What’s NOT Counted in a Credit Score

Federal laws including the Equal Credit Opportunity Act and Consumer Credit Protection Act prohibit certain things from being factored into credit scores. Such things include:

  • Race, color, religion, national origin, sex and marital status. US law prohibits credit scoring
  • from considering these facts, as well as any receipt of public assistance, or the exercise of any consumer right under the Consumer Credit Protection Act.
  • Your age. Other types of scores may consider your age, but credit scores don’t.
  • Your salary, occupation, title, employer, date employed or employment history. Lenders may consider this information, but it is not used in the credit score.
  • Where you live.
  • Any interest rate being charged on a particular credit card or other account.
  • Any items reported as child/family support obligations or rental agreements.

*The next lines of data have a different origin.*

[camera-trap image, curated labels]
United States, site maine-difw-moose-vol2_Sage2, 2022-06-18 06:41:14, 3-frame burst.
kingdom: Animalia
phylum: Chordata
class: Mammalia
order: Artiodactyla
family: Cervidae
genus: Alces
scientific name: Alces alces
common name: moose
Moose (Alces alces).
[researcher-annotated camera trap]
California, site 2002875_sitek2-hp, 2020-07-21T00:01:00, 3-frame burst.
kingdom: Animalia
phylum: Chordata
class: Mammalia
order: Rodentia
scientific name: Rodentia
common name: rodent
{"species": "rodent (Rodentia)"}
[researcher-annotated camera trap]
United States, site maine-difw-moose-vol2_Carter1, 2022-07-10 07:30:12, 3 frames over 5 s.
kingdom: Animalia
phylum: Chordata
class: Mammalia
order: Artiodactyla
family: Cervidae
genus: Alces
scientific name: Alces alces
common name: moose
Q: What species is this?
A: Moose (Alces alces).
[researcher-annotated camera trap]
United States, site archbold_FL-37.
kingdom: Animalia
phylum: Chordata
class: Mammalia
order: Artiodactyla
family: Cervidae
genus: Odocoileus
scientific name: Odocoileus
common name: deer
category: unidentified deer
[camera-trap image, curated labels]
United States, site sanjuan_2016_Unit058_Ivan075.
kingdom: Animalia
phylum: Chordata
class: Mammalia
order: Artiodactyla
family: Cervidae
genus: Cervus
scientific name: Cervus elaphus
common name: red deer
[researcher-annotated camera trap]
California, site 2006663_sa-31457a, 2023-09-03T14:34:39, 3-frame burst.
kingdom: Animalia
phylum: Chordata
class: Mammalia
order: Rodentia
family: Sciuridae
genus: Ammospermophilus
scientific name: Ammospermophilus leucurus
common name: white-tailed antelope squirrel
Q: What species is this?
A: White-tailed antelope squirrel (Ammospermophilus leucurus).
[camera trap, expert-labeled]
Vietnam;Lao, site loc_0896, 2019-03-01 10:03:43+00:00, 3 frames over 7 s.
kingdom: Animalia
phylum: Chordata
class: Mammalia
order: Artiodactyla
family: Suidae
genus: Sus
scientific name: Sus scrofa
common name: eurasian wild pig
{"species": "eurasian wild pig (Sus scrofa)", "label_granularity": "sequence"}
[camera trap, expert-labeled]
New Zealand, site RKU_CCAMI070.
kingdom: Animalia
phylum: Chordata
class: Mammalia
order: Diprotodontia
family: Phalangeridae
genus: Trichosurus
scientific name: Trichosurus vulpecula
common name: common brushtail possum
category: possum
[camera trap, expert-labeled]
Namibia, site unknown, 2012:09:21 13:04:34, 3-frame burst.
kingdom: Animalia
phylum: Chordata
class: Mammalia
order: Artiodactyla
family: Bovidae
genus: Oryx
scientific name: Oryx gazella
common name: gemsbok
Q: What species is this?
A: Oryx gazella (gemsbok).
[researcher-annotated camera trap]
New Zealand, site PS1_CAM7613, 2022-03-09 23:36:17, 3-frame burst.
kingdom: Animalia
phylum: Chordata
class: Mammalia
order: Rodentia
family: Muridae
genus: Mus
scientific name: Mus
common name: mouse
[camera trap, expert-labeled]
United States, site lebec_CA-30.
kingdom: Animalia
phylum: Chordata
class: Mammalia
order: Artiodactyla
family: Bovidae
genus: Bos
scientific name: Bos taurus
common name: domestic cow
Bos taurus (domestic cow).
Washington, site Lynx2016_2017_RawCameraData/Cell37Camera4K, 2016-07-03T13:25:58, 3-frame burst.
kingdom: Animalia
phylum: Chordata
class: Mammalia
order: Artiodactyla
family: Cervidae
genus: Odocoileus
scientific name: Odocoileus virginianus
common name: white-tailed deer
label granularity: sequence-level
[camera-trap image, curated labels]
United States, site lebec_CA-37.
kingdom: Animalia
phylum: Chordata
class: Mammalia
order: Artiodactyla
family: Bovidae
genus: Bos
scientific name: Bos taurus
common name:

  • Certain types of inquiries. The score does not count “consumer-initiated” inquiries — requests you have made for your credit report, in order to check it. It also does not count “promotional inquiries” –- requests made by lenders in order to make you a “pre-approved” credit offer –- or “administrative inquiries” – requests made by lenders to review your account with them. Requests that are marked as coming from employers are not counted either.
  • Any information not found in your credit report.
  • Any information that is not proven to be predictive of future credit performance.